I got a flyer through the door this morning about a lost cockatiel, a BLACK one? I've never seen a black one  but the poor thing's lost  I'm keeping an eye out for him, but I honestly wouldn't know how to catch him if I saw him ?! Apparently he's very tame and friendly... what do you think the chances are of him being found are? I read somewhere that crows and wild birds end up mobbing domestic birds


----------



## Superpettoysrus.com (Nov 23, 2008)

Hi......Poor thing in this weather. Its freezing here in gateshead, snow everywhere.I think the chances of finding him are pretty dim...fingers crossed someone already got him.

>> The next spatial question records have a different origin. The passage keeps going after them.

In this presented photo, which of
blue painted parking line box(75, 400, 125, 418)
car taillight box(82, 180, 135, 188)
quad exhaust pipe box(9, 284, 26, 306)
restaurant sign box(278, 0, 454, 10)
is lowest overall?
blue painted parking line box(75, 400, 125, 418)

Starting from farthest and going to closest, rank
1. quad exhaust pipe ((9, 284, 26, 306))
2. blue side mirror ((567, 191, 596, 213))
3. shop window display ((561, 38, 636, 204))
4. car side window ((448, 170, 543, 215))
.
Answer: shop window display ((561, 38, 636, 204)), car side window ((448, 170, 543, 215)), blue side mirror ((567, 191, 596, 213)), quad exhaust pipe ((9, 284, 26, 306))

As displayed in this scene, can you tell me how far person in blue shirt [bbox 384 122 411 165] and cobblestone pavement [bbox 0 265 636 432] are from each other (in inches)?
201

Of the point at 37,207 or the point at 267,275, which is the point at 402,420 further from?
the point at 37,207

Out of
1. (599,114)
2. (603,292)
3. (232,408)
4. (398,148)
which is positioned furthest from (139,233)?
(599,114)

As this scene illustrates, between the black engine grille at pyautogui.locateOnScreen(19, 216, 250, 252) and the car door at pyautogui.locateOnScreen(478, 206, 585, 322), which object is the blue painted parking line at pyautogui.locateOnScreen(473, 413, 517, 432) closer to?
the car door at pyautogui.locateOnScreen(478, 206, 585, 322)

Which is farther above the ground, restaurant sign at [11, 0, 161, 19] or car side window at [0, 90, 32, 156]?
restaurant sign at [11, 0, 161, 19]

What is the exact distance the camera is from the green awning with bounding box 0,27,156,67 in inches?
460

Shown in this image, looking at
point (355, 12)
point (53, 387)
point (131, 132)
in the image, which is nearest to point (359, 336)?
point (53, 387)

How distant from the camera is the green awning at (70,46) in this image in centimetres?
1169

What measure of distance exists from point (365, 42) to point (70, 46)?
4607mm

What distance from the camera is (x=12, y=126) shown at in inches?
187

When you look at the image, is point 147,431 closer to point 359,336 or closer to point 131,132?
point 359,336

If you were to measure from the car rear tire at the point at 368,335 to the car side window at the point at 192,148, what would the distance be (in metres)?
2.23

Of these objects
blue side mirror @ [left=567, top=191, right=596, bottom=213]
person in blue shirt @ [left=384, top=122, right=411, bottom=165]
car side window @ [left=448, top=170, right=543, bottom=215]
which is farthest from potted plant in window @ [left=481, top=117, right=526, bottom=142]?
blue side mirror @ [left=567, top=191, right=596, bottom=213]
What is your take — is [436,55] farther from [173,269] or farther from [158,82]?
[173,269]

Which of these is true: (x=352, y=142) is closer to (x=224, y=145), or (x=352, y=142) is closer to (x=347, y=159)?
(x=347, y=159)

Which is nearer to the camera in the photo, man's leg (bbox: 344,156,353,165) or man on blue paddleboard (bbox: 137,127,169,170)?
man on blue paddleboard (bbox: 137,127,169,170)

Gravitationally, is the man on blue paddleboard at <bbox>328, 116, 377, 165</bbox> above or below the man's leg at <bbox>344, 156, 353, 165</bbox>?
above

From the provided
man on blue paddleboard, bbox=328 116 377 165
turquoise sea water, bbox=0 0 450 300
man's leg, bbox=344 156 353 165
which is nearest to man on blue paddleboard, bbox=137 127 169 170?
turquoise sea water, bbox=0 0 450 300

I found a budgie around 10 years back he was in a bush i put my finger out to him and he crept onto my hand....weird thing is when i got him home he was so untame and never even once came to me......its like he knew that he needed to come with me and this is why he walked onto my finger.


----------



## Guest (Dec 4, 2008)

Aww! Happy ending atleast he got found  it's freezing here also, and keeps snowing


----------



## Superpettoysrus.com (Nov 23, 2008)

The snows sort of stopped here...its been raining a little so i can imagine that will only make the ice worse through the night. Im dreading tomorrow, think the kids will be off again so i may not have to go anywhere. My street is on a hill so i dread icy weather having to stop the car....i slid half way down the street trying to stop this morning


----------



## Guest (Dec 4, 2008)

Oh heck! Well if you go out take care, and no sliding :frown2: lol


----------



## Superpettoysrus.com (Nov 23, 2008)

TY!.......Im planning on staying in but my fella insists on going to the gym later....its been so bad im sure the mail man not been today


----------



## sullivan (Aug 29, 2008)

RoseForTheDead said:


> I got a flyer through the door this morning about a lost cockatiel, a BLACK one? I've never seen a black one  but the poor thing's lost  I'm keeping an eye out for him, but I honestly wouldn't know how to catch him if I saw him ?! Apparently he's very tame and friendly... what do you think the chances are of him being found are? I read somewhere that crows and wild birds end up mobbing domestic birds


Great he has been found yes your right domestic birds do tend to get mobbed when they escape especaially if there brightly coloured. Although there are flocks of small parrots up north although the farmers dont like it they do alot of damage to there crops. Also they take up the homes of some of our wild birds that live in the trees.


----------